Traditional Owners triumph in landmark Full Federal Court win

The Kimberley Land Council has welcomed a “landmark decision” by the Full Federal Court of Australia upholding the appeal of the Mount Jowlaenga Traditional Owners against mineral sands company Sheffield Resources Limited and the West Australian Government.

The appeal centred on the application of the good faith obligation in relation to negotiations under the Native Title Act. On Wednesday, Sheffield Resources’ submission that it was no longer required to meet the good faith requirement in its negotiations, after it had applied to the Native Title Tribunal for a determination, was dismissed.

The decision acknowledges for the first time in the history of the Native Title Act that native title parties are protected by the good faith obligation at all stages of the negotiation, even after an application is made to the Native Title Tribunal for a decision on a matter.

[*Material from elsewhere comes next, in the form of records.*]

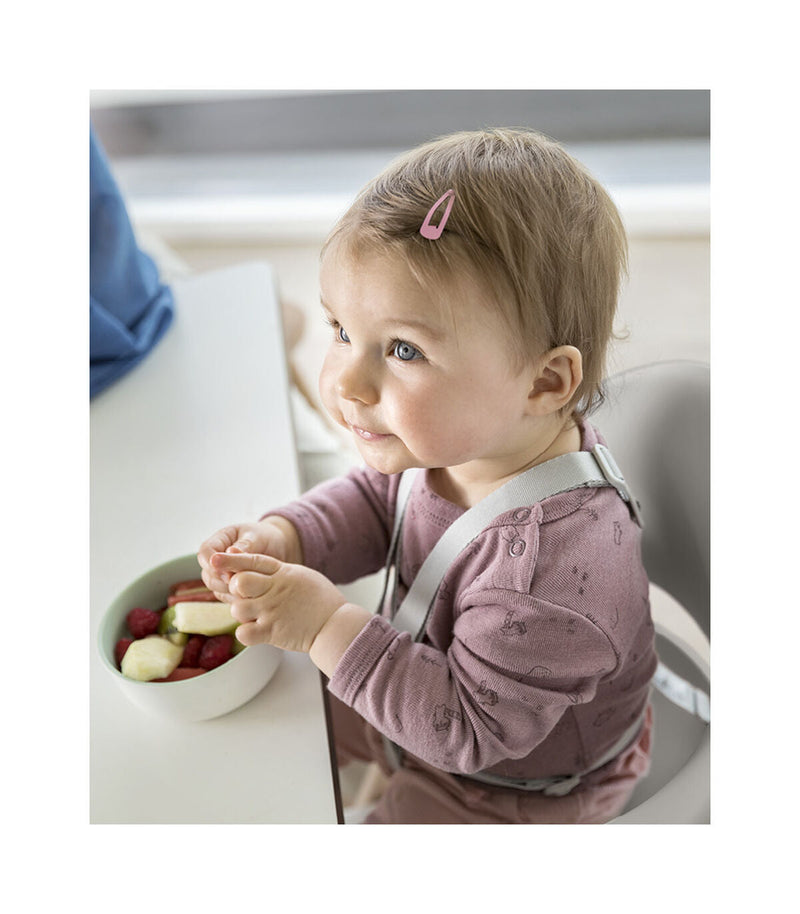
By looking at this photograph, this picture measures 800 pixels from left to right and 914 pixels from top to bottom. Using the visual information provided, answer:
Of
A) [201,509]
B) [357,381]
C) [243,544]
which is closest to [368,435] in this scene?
[357,381]

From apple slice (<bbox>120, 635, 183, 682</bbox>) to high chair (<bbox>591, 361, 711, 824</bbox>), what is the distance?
338 millimetres

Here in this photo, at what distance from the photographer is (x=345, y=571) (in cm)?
70

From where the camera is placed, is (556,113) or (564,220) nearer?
(564,220)

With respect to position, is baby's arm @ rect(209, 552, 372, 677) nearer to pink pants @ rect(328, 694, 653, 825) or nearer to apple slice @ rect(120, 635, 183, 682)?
apple slice @ rect(120, 635, 183, 682)

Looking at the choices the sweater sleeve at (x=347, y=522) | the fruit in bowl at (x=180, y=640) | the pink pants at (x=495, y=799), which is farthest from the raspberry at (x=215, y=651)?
the pink pants at (x=495, y=799)

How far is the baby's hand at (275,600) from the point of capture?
1.77 feet

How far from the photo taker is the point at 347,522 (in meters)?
0.69

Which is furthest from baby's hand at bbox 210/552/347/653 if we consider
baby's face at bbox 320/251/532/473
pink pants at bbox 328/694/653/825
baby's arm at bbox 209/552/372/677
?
pink pants at bbox 328/694/653/825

The Full Court’s decision is fundamental to native title parties’ ability to give genuine consent to agreements for resource development on their lands.

Kimberley Land Council Chief Executive Officer Nolan Hunter said the KLC had been steadfast in its support of the Mount Jowlaenga Traditional Owners, who have been represented by Arma Legal throughout the Federal Court appeals.

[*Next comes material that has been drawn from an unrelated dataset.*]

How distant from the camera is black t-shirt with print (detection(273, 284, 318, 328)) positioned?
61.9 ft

“The Kimberley Land Council will always support and stand up for the native title rights of Traditional Owners in the Kimberley,” Mr Hunter said.

“Today’s decision makes it clear that companies that want to operate on Aboriginal lands must negotiate in good faith at all times.

“The right to negotiate is a bedrock of the Native Title Act and is crucial in redressing the disparity between the strength of a mining company as opposed to a native title party.

“This is a landmark decision that is fundamental to the ability of Traditional Owners to give their genuine consent to agreements regarding use of their traditional lands. “

In October 2017, the Traditional Owners of the Mount Jowlaenga area lodged an appeal with the Full Federal Court following an earlier decision of a single Judge of the Federal Court.  

In that decision the Judge found that Sheffield Resources had not been obliged to conduct itself in good faith at a time it engaged in negotiation tactics that the Judge found “flew in the face” of agreed protocols.

Mr Hunter said the case will now be referred back to the National Native Title Tribunal.
“There is still no agreement with the Mount Jowlaenga Traditional Owners for the operation of the Thunderbird mine,” he said.

“This is not about opposing development. This is about making sure Traditional Owners are able to give genuine consent to mining proposals that impact their traditional lands.
“In the past many of the companies operating in the Kimberley have acted in good faith and worked together with Traditional Owners to put an agreement in place.

“We anticipate that the State Government when supporting industry and development understands that mining companies under the Native Title Act have a responsibility and a requirement regarding their conduct when engaging with native title parties.

“The Full Federal Court judgment in this case exemplifies the obligation of companies to act in good faith.”

Sheffield Resources and the State of Western Australia have also been ordered to pay the native title party’s costs of the appeal.

In relation to the proposed Thunderbird mine, there is no agreement in place to protect the Mount Jowlaenga Traditional Owners cultural heritage, to compensate them for the impacts on their native title, or to ensure their participation in the project via employment or contracting.